Further, engines have been proposed using more than one type of fuel injection. For example, the papers titled “Calculations of Knock Suppression in Highly Turbocharged Gasoline/Ethanol Engines Using Direct Ethanol Injection” and “Direct Injection Ethanol Boosted Gasoline Engine Biofuel Leveraging for Cost Effective Reduction of Oil Dependence and CO2 Emissions” by Heywood et al. are one example. Specifically, the Heywood et al. papers describes directly injecting ethanol to improve charge cooling effects, while relying on port injected gasoline for providing the majority of combusted fuel over a drive cycle. The ethanol provides increased charge cooling due to its increased heat of vaporization compared with gasoline, thereby reducing knock limits on boosting and/or compression ratio. Further, water may be included in the mixture. The above approaches purport to improved engine fuel economy and increase utilization of renewable fuels.
However, the inventors herein have recognized a disadvantage with such an approach when the engine combustion chamber may receive varying ratio of fuel types. For example, under conditions where knock limits on spark advance are not restrictive, the cylinders may operate with a lower alcohol amount, whereas under conditions where knock limits on spark advance may cause fuel economy losses, the cylinders may operate with a higher alcohol amount to suppress knock and reduce limits on spark advance. In such cases, a higher temperature spark plug design may cause pre-ignition during the conditions of increased alcohol. Alternatively, a lower temperature spark plug design may cause spark plug fouling during the conditions of decreased alcohol.
In other words, the selection of spark plug heat range is a trade-off between the risk of preignition at high loads and the risk of spark plug carbon fouling at light loads.

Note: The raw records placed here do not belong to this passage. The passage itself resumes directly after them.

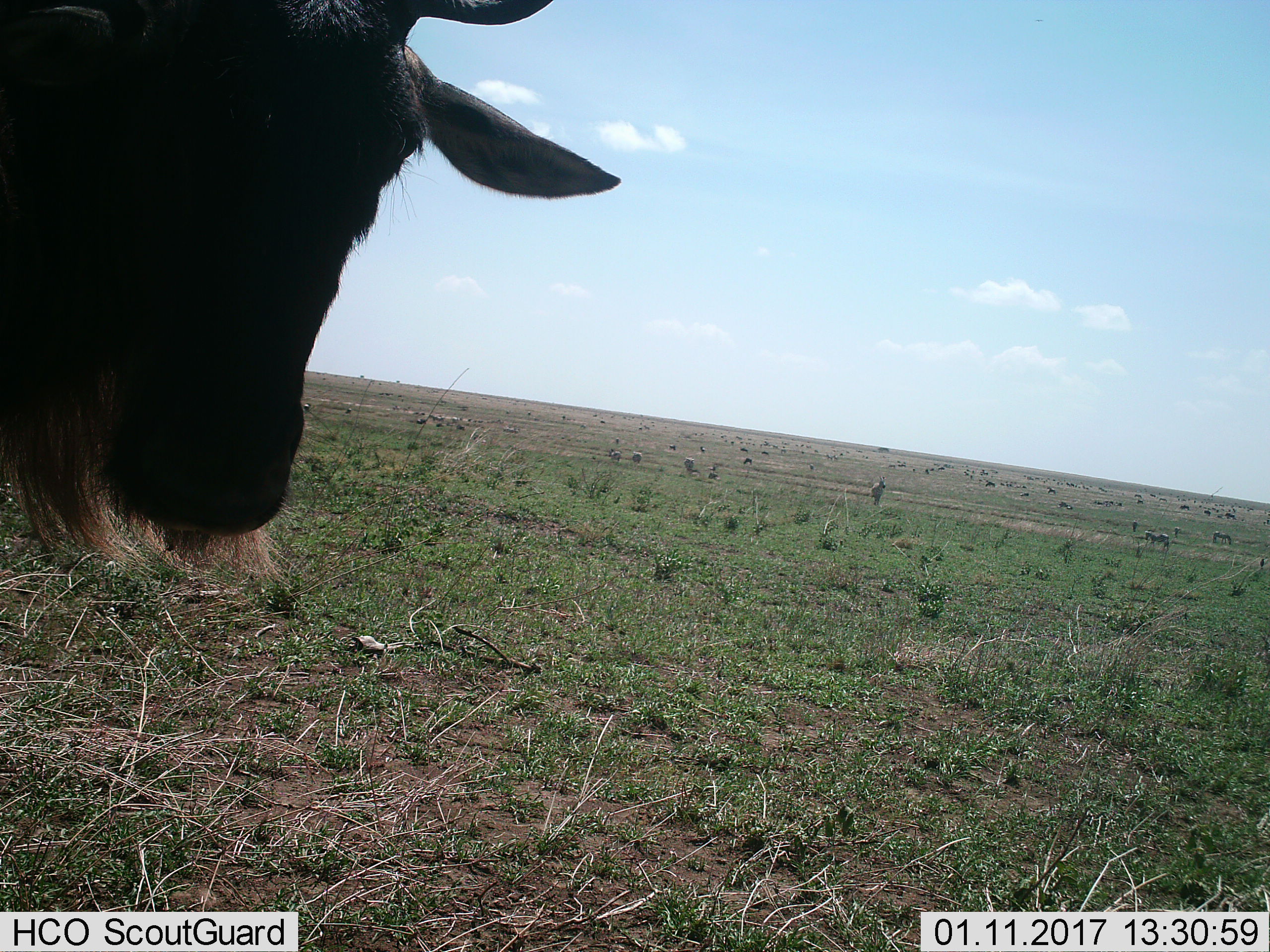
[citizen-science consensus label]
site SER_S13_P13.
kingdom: Animalia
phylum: Chordata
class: Mammalia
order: Artiodactyla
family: Bovidae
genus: Connochaetes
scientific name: Connochaetes taurinus taurinus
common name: blue wildebeest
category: wildebeestblue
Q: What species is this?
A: Wildebeestblue (blue wildebeest) (Connochaetes taurinus taurinus).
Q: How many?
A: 1.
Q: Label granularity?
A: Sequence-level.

The proposed combination of ethanol at high loads and gasoline at low loads, for example, makes this trade-off much more difficult, because ethanol is more prone to preignition than gasoline, and gasoline is more prone to spark plug carbon fouling than ethanol.

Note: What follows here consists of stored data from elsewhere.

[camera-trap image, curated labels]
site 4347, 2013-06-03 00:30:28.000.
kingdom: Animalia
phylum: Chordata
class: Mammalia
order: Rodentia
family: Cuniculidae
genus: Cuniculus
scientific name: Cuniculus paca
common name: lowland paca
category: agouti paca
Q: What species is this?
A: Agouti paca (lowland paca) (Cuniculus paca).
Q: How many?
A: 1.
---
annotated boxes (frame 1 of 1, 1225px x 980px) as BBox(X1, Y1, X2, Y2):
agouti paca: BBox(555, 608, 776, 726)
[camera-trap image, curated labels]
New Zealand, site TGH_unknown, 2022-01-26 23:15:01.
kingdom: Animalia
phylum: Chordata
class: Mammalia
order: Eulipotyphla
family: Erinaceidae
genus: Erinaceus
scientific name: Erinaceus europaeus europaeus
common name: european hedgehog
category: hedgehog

As such, the inventors herein have recognized an approach to address the above competing spark plug requirements. The approach may include an engine system, comprising a combustion chamber; a first spark plug configured to perform a spark within the combustion chamber, said first plug configured to have a first heat range; a second spark plug configured to produce a spark within the combustion chamber; said second plug configured to have a second heat range different from said first heat range of said first plug; and a delivery system configured to deliver a hydrocarbon fuel and a fluid including an alcohol to the combustion chamber in varying resulting ratios.
By using spark plugs with different heat ranges or configurations, the combustion chamber system can accommodate different fuel/alcohol ratios, while also addressing pre-ignition and spark plug fouling. Thus, the engine control system can select the appropriate spark plug or spark plugs for the operating conditions and fuel delivery strategy, thereby improving engine performance and efficiency, under some conditions.